Wenn ich köperlich so erledigt bin, dann ist Schlafen manchmal anstrengend, so paradox das klingen mag.

   Auch habe ich gestern wohl etwas zu wenig getrunken, so dass ich während der Nacht mehrmals nach- und abfüllen muss. Mit frischem Baguette, Käse, Salami, Schinken, sowie Kaffee und Grapefruitsaft lässt sich der Tag gut mit einem lecker Frühstück beginnen. Danach machen wir uns auf die Socken, um die Stadt etwas zu erkunden. Also erst in die Markthallen (die allerdings ferienbedingt nicht alle belegt sind) und dann in die Info zur SNCF, um herauszufinden, ob wir morgen mit dem Zug nach Quimper fahren könnten. Einen Zug gibt es nicht, teilt man uns mit, aber einen Bus. Allerdings müssen wir mit dem Busfahrer ausmachen, ob er noch Platz für die Fahrräder hat. Aber zuminest einen Fahrplan bekommen wir. Wir werden es morgen wohl darauf ankommen lassen.

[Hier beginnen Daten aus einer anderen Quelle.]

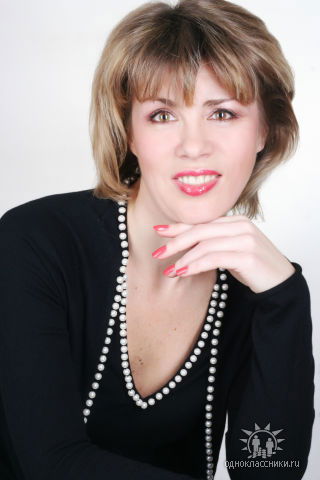 Ирина Шатохина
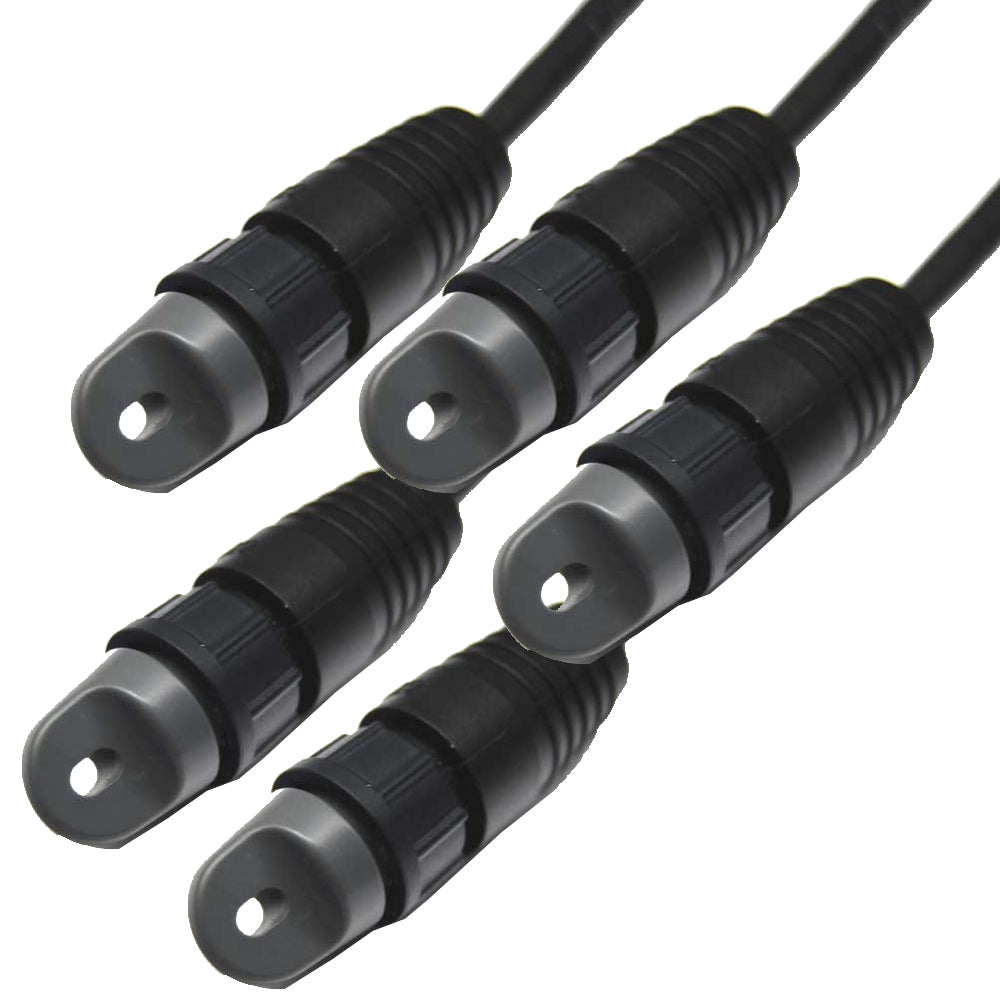Raymarine R70014 Raymarine RayNet Cable Pullers - 5 Pack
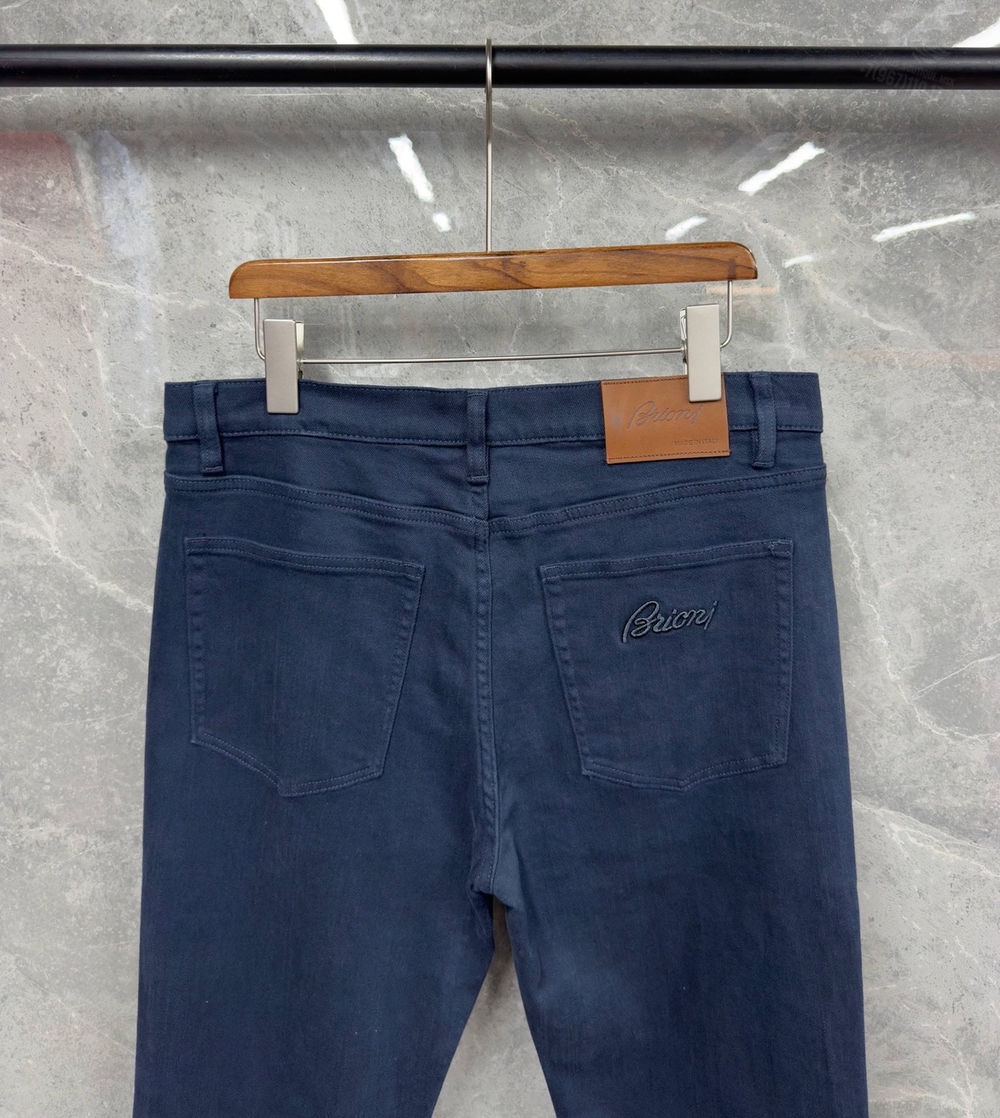 Джинсы Brioni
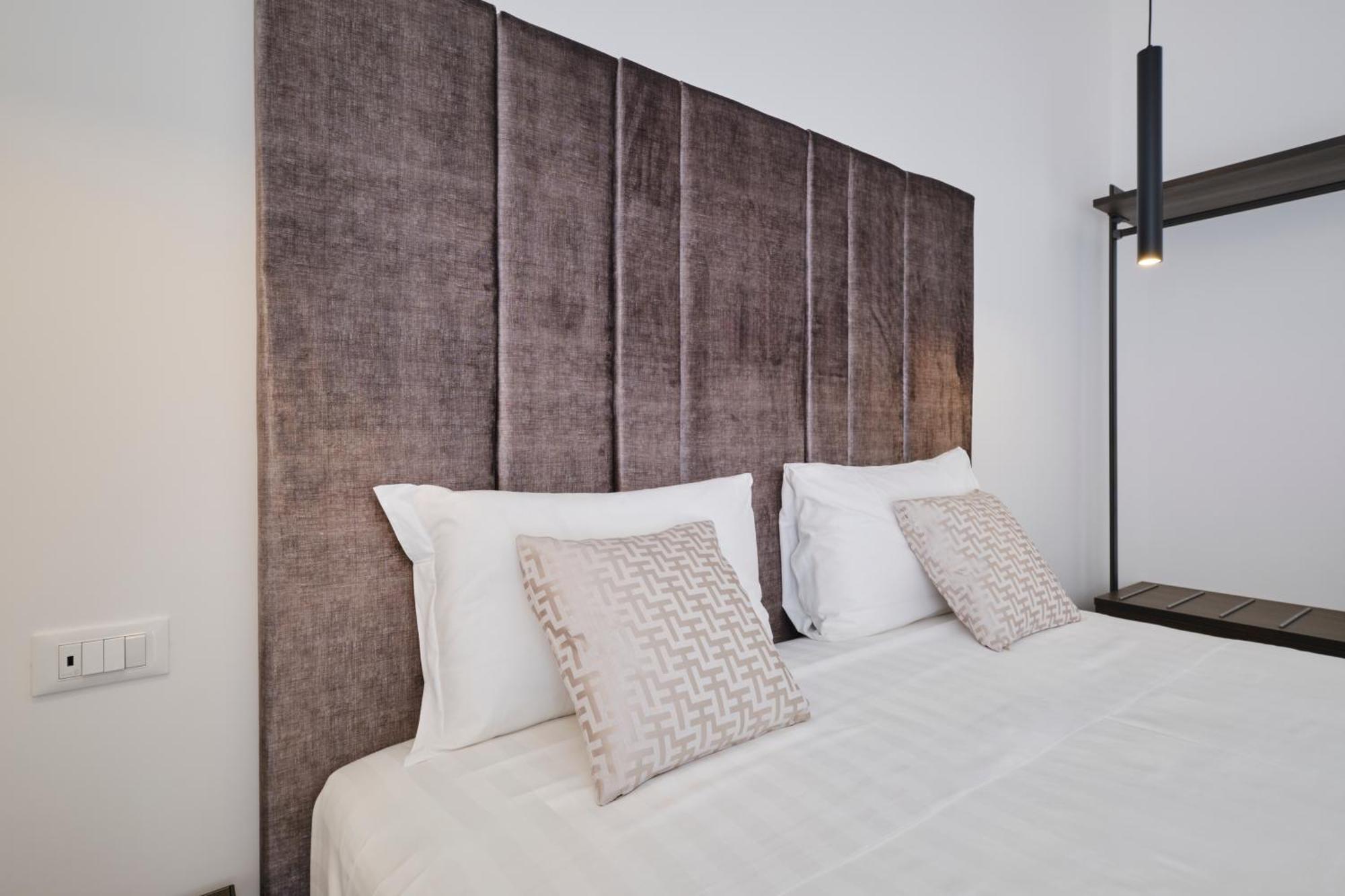 San Giovanni Retreat Roma Ngoại thất bức ảnh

   Eine der Besonderheiten von Concarneau ist die "ville close" - der Teil der Altstadt, der komplett im Wasser steht und von einer alten Stadtmauer umgeben ist. Erinnert mich ein bisschen an Saint-Malo. Dort drinnen gibt es jede Menge Kunsthandwerk, Klamotten, Bars und die unvermeidlichen Creperies. Ist sehr süß gemacht und puppig hergerichtet. Da kann man es eine Weile aushalten, als wir dann langam faul werden, leisten wir uns einen Kaffee und ein Radler in eine Bar.

   Den Weg zur Wohnung legen wir an der Strandpromenade zurück und genießen dort noch eine ganze Weile das Rauschen des Meeres und die Töne der Möwen. Der ganze Ort ist gespickt mit größeren oder kleineren süßen Häuschen, so dass der Spaziergang nie langweilig wird. Auf dem Rückweg decken wir uns noch für das Abendessen ein, so dass wir uns zur Sicherheit noch den Magen für die Radtour morgen früh vollschlagen können. Nachdem meine Hinterreifen schon wieder platt ist, kommt dieses Mal ein neuer Schlauch rein, der sich dann prompt auch gut aufpumpen lässt.

   Ab morgen früh geht es dann langsam auf die Rückreise nach Deutschland, bin schon mal gespannt auf Quimper, der vorletzten Station.